Doctor Xiaoyan Pang, co-author of the study and an associate professor in the School of Life Sciences and Biotechnology at Shanghai Jiao Tong University, said: “This result is unexpected and quite interesting, because it implies the giant panda’s gut microbiota may not have well adapted to its unique diet, and places pandas at an evolutionary dilemma.”

Sequencing shows ill-adapted gut

According to the researchers, giant pandas are evolved from bears that ate a mixed diet, while pandas switched to an exclusive diet of bamboo around 2 million years ago.

Despite the fact that they spend 14 hours a day eating up to 12.5 kilos of bamboo, pandas only digest 17% of that.
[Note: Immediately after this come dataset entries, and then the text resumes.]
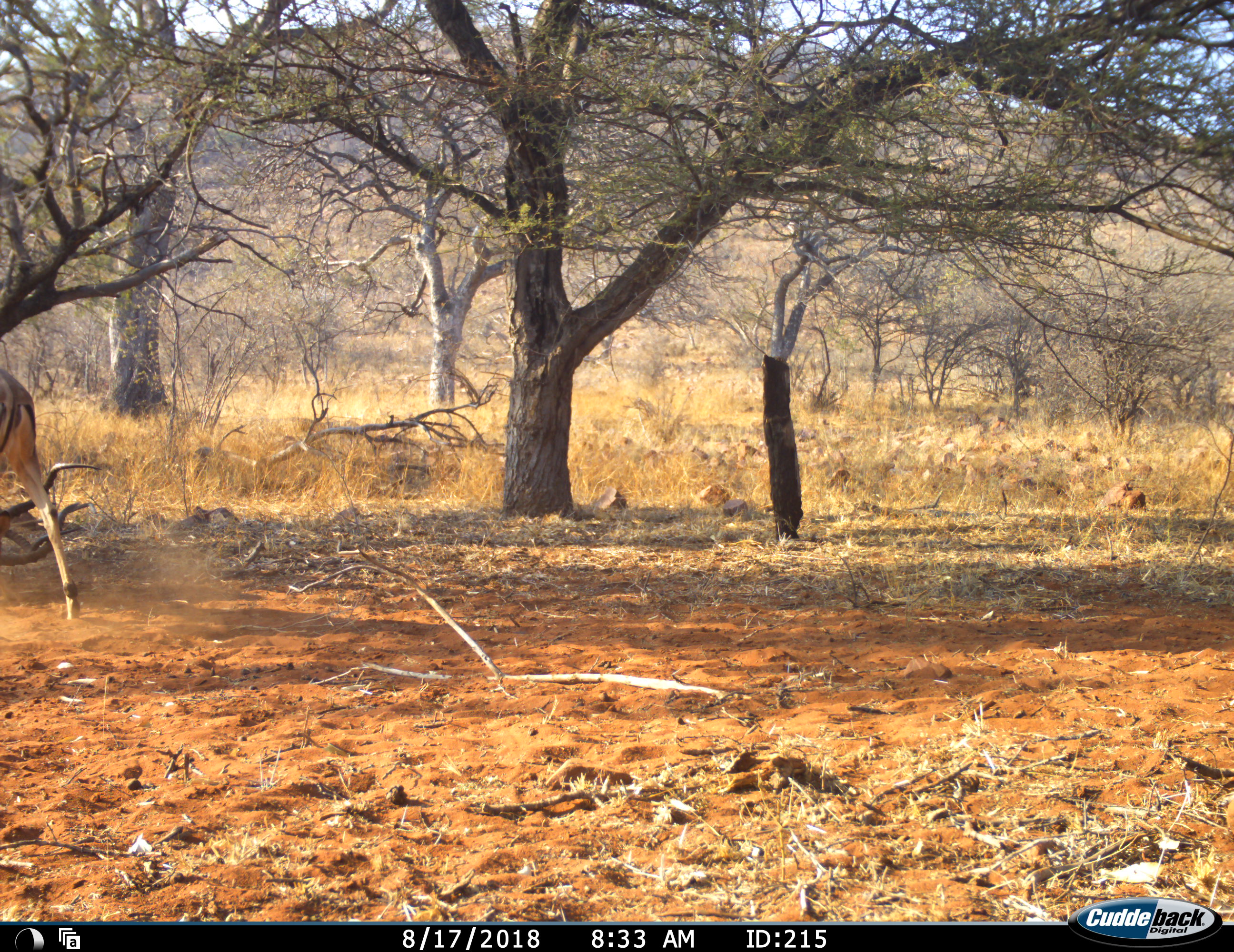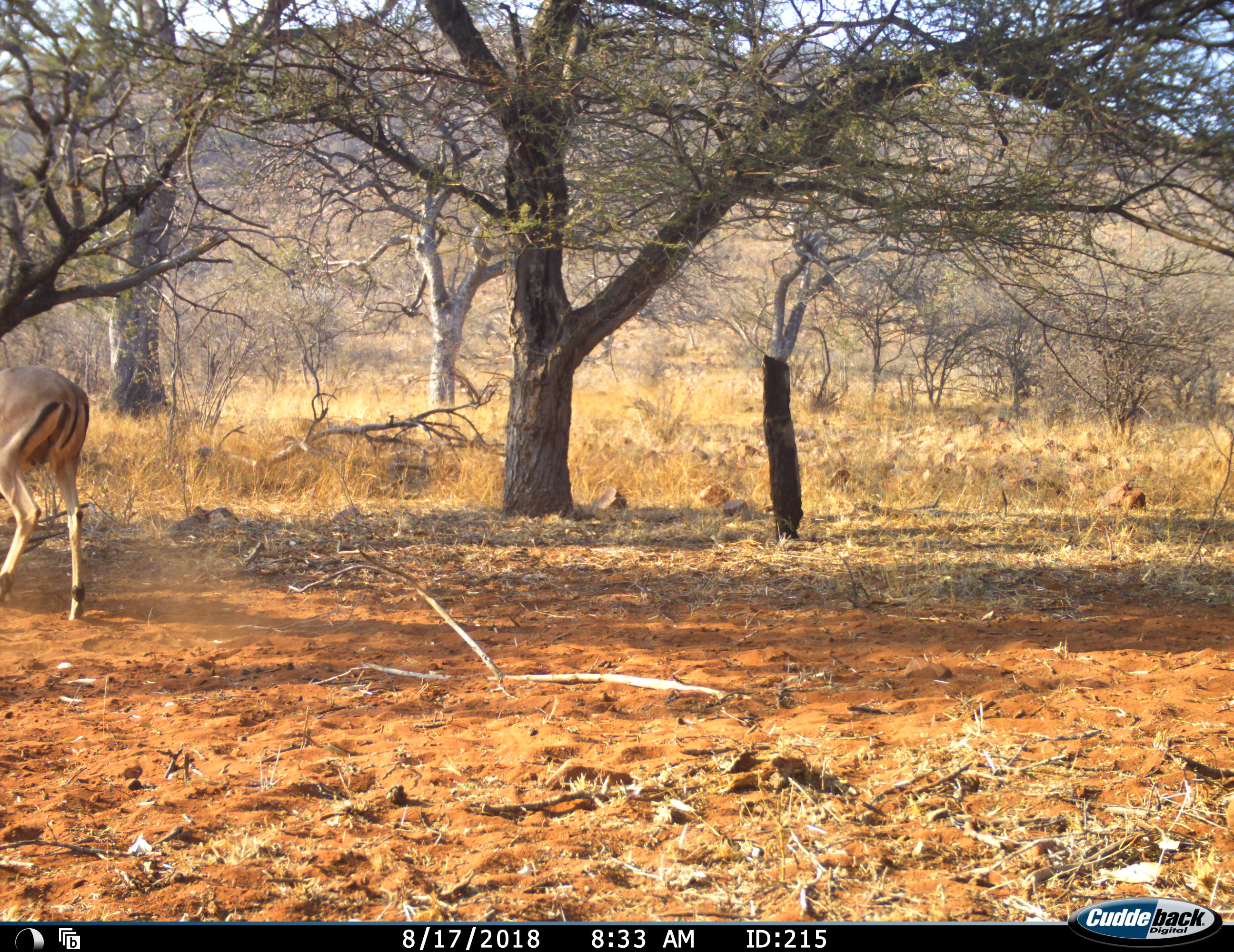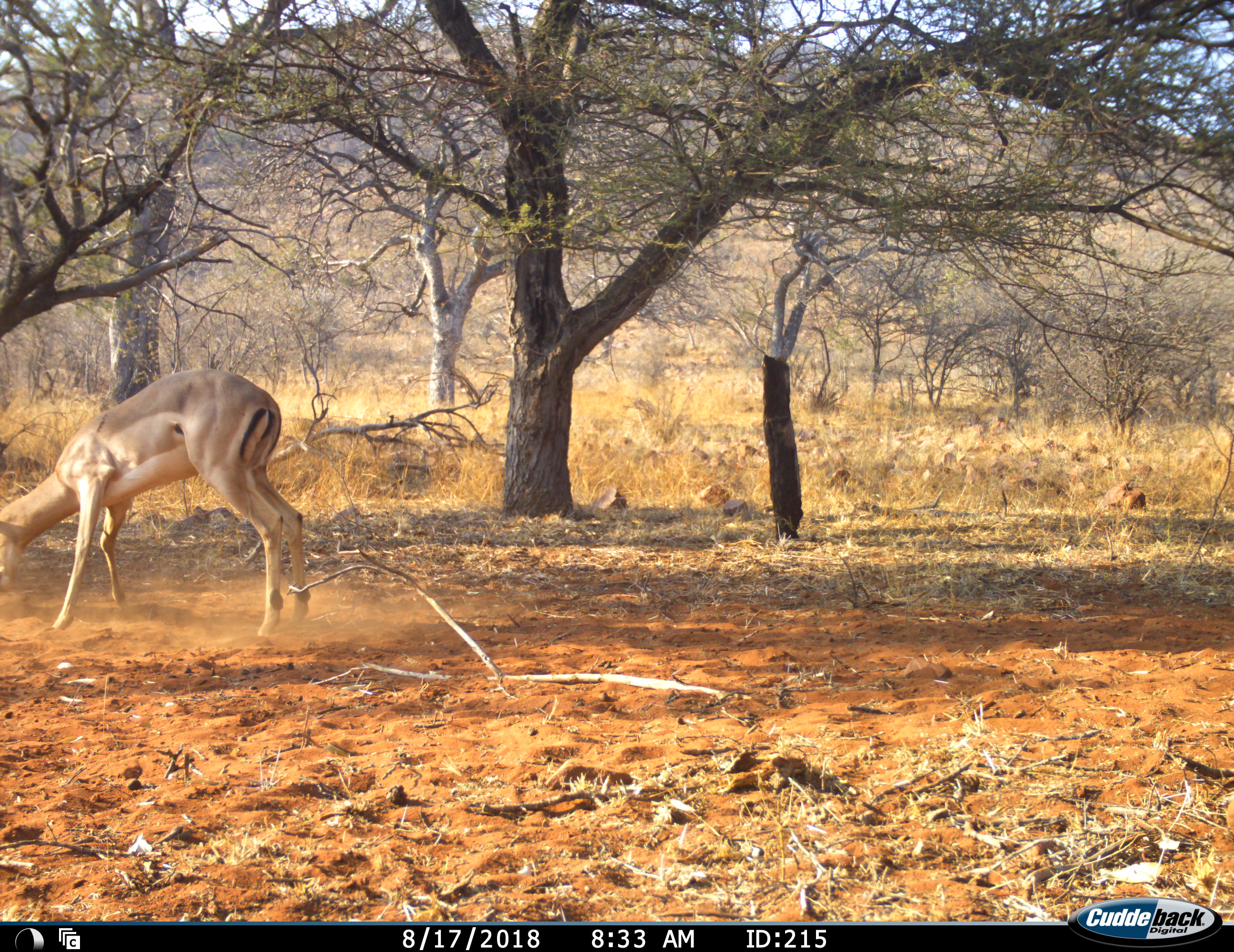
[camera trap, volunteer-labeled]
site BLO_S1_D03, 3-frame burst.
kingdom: Animalia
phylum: Chordata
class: Mammalia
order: Artiodactyla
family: Bovidae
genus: Aepyceros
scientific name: Aepyceros melampus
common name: impala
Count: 1.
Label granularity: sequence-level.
The majority of material in their stools is in fact undigested bamboo fragments.

In order to evaluate the gut microbiota of pandas, scientists used a lab technique known as 16S rRNA sequencing on 121 fecal samples from 45 giant pandas. Findings showed that the giant pandas had extremely low gut microbiota diversity, and the overall structure of the gut was similar to carnivorous and omnivorous bears.

No evidence was found of plant-degrading bacteria like Ruminococcaceae and Bacteroides which are commonly found in other herbivores. The fact that gut microbiota varied by season could be explained by the lack of bamboo shoots in late autumn, and a follow-up study is being planned.